1 Scales of Analysis
2 Optimization
3 Computer Modelling

1 Scales of Analysis

The large range of options available to the designers can be comprehended through the scales of analysis taken into account by the extensive weather modelling.

The range of weather forecasting time frames to be considered included:
• Months - A single hull had to be used throughout the 5 months of racing.
• Weeks - A series of races were held over several weeks. Modifications to the keel were possible prior to but not during a race series.
• Days - Competitors were given the option of calling a limited number of ‘lay-day’ postponements during racing.
• Hours - With upto 150 different sails to choose from, selection was made in the hours prior to the race.
• Minutes - Wind shifts during races were crucial to tactics. The more accurate the weather forecasting the better the opportunity to respond with the correct tactic.

2 Optimization

The basis of the optimization program was related to Probability Theory, Game Theory and Time Domain Simulations (modelling the relative positions and velocity of yachts in race conditions).

An important component of assessing the quality of the design proposals was to assess their performance relative to the competitors. To gather this information, photogrammetric analysis of competitors boats during the 12 Metre World Championships held over the same course, in the year prior to the America’s Cup showdown was used. The predictions on the earlier boat Stars and Stripes ’85 demonstrated a strong probability for winning the finals series in the stronger winds, but only a marginal chance of winning through the trials in lighter winds. Redesigning was necessary to offer the best option of winning both the trials and the final.

3 Computer Modelling

Computer modelling was at the core of the design process. A specialized simulation program for 12 metre yachts was developed. Input revolved around the specifications of the boat and the output demonstrated the boat’s performance relative to wind positions and hydrodynamic forces.

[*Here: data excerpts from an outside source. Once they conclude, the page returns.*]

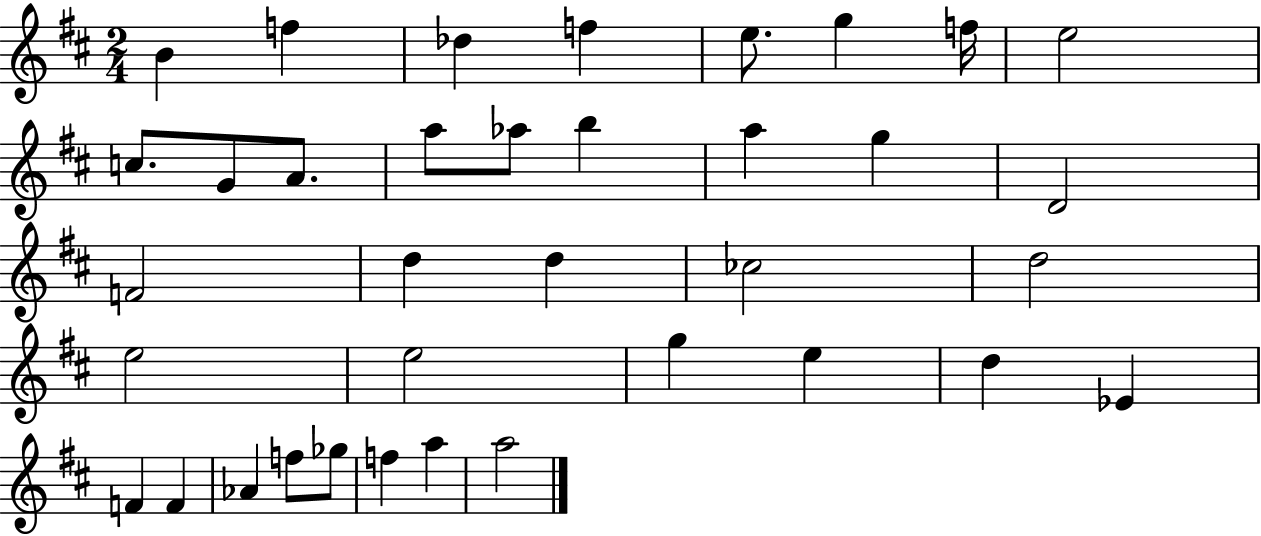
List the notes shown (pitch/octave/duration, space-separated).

B4/q F5/q Db5/q F5/q E5/e. G5/q F5/s E5/h C5/e. G4/e A4/e. A5/e Ab5/e B5/q A5/q G5/q D4/h F4/h D5/q D5/q CES5/h D5/h E5/h E5/h G5/q E5/q D5/q Eb4/q F4/q F4/q Ab4/q F5/e Gb5/e F5/q A5/q A5/h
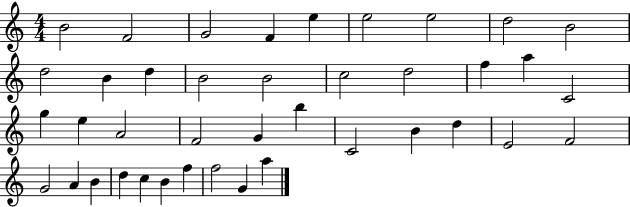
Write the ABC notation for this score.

X:1
T:Untitled
M:4/4
L:1/4
K:C
B2 F2 G2 F e e2 e2 d2 B2 d2 B d B2 B2 c2 d2 f a C2 g e A2 F2 G b C2 B d E2 F2 G2 A B d c B f f2 G a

3 significant advantages were gained through the use of computer modelling over traditional methods:
  • 1 The computer simplifies and speeds the process of testing and therefore increases the number of options able to be tested within a given time period. For example:
  • • Hundreds of keel configurations were tested.
    • Previously, the sail designs were drawn by hand at full scale and required a large floor space in which to lay them out.

  • 2 The cost and time taken for testing was significantly in favour of the computer process.
  • • A computer run could be tested for less than $15.
    • A tank test cost around $25,000.
    • A full scale yacht costs between $500,000 and $1,000,000.

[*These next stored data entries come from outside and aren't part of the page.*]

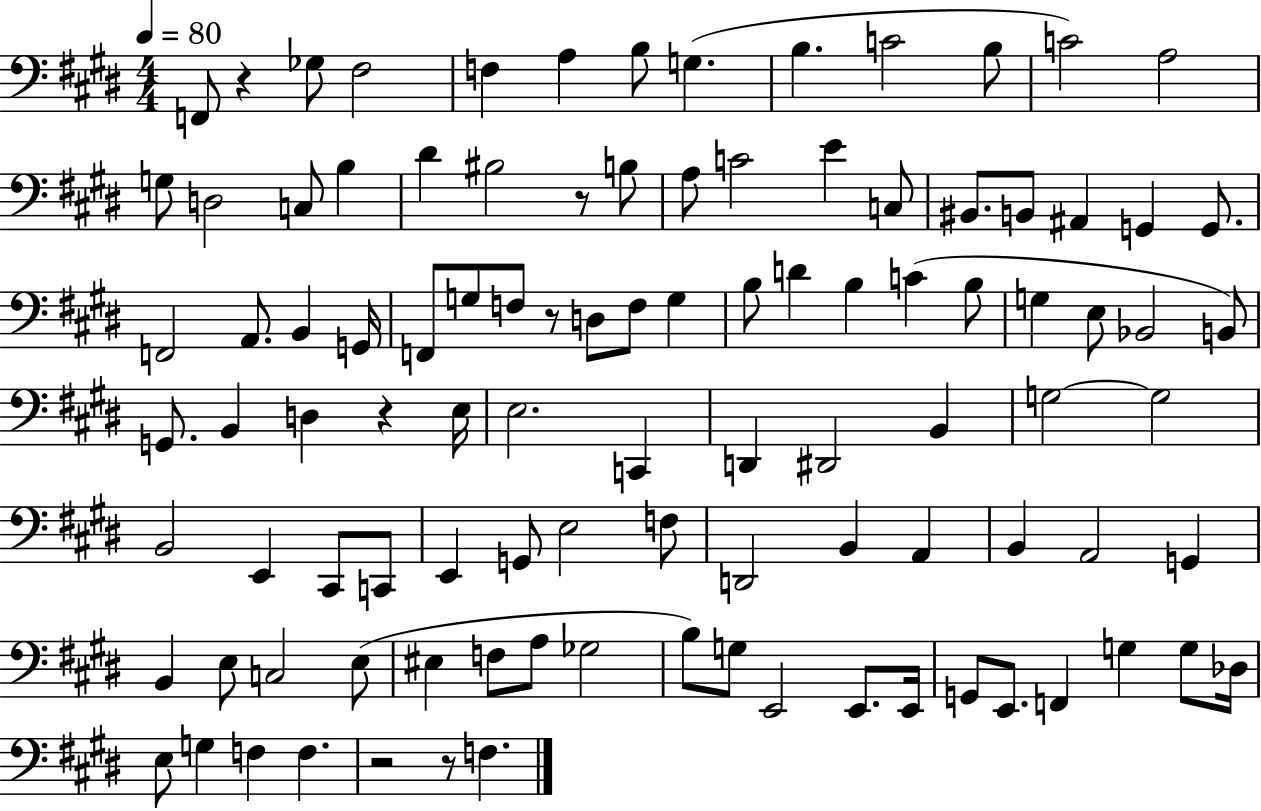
X:1
T:Untitled
M:4/4
L:1/4
K:E
F,,/2 z _G,/2 ^F,2 F, A, B,/2 G, B, C2 B,/2 C2 A,2 G,/2 D,2 C,/2 B, ^D ^B,2 z/2 B,/2 A,/2 C2 E C,/2 ^B,,/2 B,,/2 ^A,, G,, G,,/2 F,,2 A,,/2 B,, G,,/4 F,,/2 G,/2 F,/2 z/2 D,/2 F,/2 G, B,/2 D B, C B,/2 G, E,/2 _B,,2 B,,/2 G,,/2 B,, D, z E,/4 E,2 C,, D,, ^D,,2 B,, G,2 G,2 B,,2 E,, ^C,,/2 C,,/2 E,, G,,/2 E,2 F,/2 D,,2 B,, A,, B,, A,,2 G,, B,, E,/2 C,2 E,/2 ^E, F,/2 A,/2 _G,2 B,/2 G,/2 E,,2 E,,/2 E,,/4 G,,/2 E,,/2 F,, G, G,/2 _D,/4 E,/2 G, F, F, z2 z/2 F,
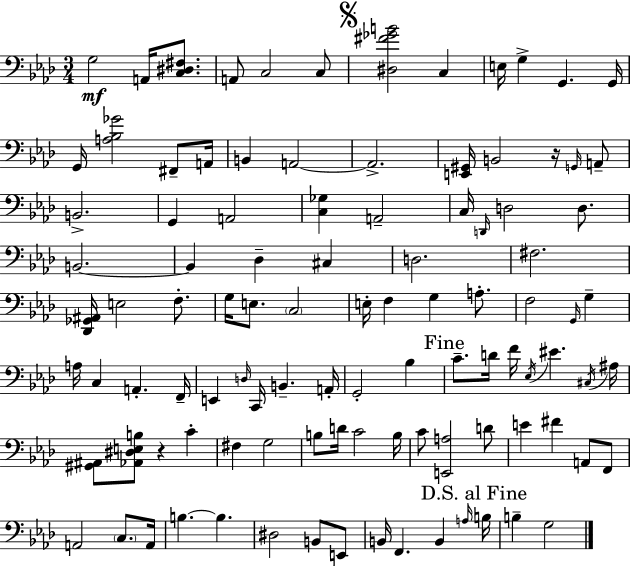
G3/h A2/s [C3,D#3,F#3]/e. A2/e C3/h C3/e [D#3,F#4,Gb4,B4]/h C3/q E3/s G3/q G2/q. G2/s G2/s [A3,Bb3,Gb4]/h F#2/e A2/s B2/q A2/h A2/h. [E2,G#2]/s B2/h R/s G2/s A2/e B2/h. G2/q A2/h [C3,Gb3]/q A2/h C3/s D2/s D3/h D3/e. B2/h. B2/q Db3/q C#3/q D3/h. F#3/h. [Db2,Gb2,A#2]/s E3/h F3/e. G3/s E3/e. C3/h E3/s F3/q G3/q A3/e. F3/h G2/s G3/q A3/s C3/q A2/q. F2/s E2/q D3/s C2/s B2/q. A2/s G2/h Bb3/q C4/e. D4/s F4/s Eb3/s EIS4/q. C#3/s A#3/s [G#2,A#2]/e [Ab2,D#3,E3,B3]/e R/q C4/q F#3/q G3/h B3/e D4/s C4/h B3/s C4/e [E2,A3]/h D4/e E4/q F#4/q A2/e F2/e A2/h C3/e. A2/s B3/q. B3/q. D#3/h B2/e E2/e B2/s F2/q. B2/q A3/s B3/s B3/q G3/h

  • "... the precision of the mathematical solution allows small differences in performance to be reliably distinguished, so that systematic optimization is possible. The VPP (Velocity Prediction Program) provides quantitative answers to a host of questions to which a designer could previously have applied only his intuition and experience." (Page 37)

  • Success!

    Stars and Stripes was successful in regaining the America’s Cup for Dennis Conner and the Sail America Foundation syndicate.

    Key Point

    This example provides an insight into the role of the computer as a tool for design optimization. The vast array of criteria to be considered and evaluated for the design of Stars and Stripes and the singular fit to the site and conditions of the final racing situation, provides a strong parallel to the design of buildings.


    Letcher, Marshall, Oliver and Salvesan; "Stars and Stripes"; Scientific American; Scientific American Inc.; New York; Augsust 1987; Volume 257, Number 2; Pages 34-40.